HOW TO EFFICIENTLY TRACK WEBSITE TRAFFIC METRICS

Collecting data is easy. Between Google Analytics and any number of third-party plug-ins or online tools, you can amass a mountain of information about your website fast. However, efficiently using that data to create a better performing strategy and strengthen your marketing and sales efforts is not as easy.

To be efficient, you must understand the data available and use what gives you the most actionable information. These six metrics will tell you what’s working and what’s not. Plus, they’ll keep everyone on the same page when discussing your successes.

WEBSITE TRAFFIC METRICS START WITH VISITOR COUNT
Visitors, or traffic, is the metric used most often to compare sites around the world. While necessary to collect and review, traffic numbers don’t always tell you the whole story.

You can’t rely on your visitor count alone to help predict sales or to even inform changes you may sense are necessary to your marketing plan. Even so, it is a solid website traffic metric to start with when diving deeper into tracking your performance.

BOUNCE RATES TELL YOU MORE THAN TRAFFIC NUMBERS
Once you know how many people are dropping by for a visit, you need to start thinking about what their experience is like when they arrive. Bounce rates let you know how long your traffic is staying before hitting the virtual road in search of a better answer to the question that brought them through your front door. Bounce rates are basically your main user experience indicator for your site.

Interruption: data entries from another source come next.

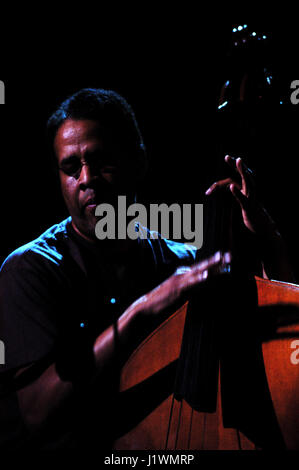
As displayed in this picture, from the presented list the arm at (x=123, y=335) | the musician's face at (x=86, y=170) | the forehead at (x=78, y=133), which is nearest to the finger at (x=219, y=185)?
the arm at (x=123, y=335)

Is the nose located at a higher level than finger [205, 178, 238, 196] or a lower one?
higher

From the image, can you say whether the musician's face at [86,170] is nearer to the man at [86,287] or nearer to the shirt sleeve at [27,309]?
the man at [86,287]

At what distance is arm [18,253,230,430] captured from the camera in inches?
48.5

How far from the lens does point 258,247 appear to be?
172 centimetres

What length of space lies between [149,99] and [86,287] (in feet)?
5.05

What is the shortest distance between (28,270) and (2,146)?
3.59 ft

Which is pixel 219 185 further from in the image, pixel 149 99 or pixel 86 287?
pixel 149 99

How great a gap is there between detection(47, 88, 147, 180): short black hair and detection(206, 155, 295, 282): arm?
2.06ft

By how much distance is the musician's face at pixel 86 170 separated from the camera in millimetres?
1716

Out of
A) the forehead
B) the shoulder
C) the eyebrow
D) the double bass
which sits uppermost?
the forehead

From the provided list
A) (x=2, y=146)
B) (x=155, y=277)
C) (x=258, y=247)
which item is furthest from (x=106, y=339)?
(x=2, y=146)

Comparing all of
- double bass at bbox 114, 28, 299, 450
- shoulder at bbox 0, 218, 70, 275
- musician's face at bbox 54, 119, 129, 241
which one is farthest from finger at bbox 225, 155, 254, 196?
shoulder at bbox 0, 218, 70, 275

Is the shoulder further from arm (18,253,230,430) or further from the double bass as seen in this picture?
the double bass

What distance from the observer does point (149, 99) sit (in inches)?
102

BOUNCE RATE AND EXIT PAGE TELL YOU DIFFERENT THINGS
Paying attention to both the bounce rate and exit page is important to track website metrics but they tell you very different things. While a bounce rate communicates how quickly a visitor left, the exit page will tell you the last place they visited.

If your most common exit page is a “contact us” form collection, that might be a good thing. If people are fleeing your site after visiting your pricing page, you might have an issue. And, if you are worried that your new slider will cause your mobile page to load too slowly, checking how often visitors left on that page might tell you to find a static image.

REFERRALS LET YOU KNOW HOW PEOPLE ARE FINDING YOUR SITE
Knowing where your traffic is coming from can be invaluable when planning new campaigns or contemplating where to spend your marketing budget. To intelligently plan ahead you need to know how people are finding you and your referral metric does exactly that.

VALUE YOUR MOST POPULAR PAGES
Knowing which pages attract the most customers and have the lowest bounce rate will help when deciding to make changes to your site or add more content. Don’t fix what isn’t broken. If you have a solid top-ten performing page, keep it and emulate its style when adding content to your site.

IN THE END, IT’S ALL ABOUT CONVERSIONS
Whether you are converting strangers to subscribers, leads to qualified leads, or opportunities to closed sales, the purpose of your site is conversion. Knowing where and how often this is happening will inform your marketing and sales teams in everything they do.

Tracking website metrics can quickly become overwhelming. To be efficient, choose the metrics you value, understand their importance to your site, and disseminate them to the team members who need the information most. With a plan in place, you will quickly build on every success and rapidly change underperformers for the better.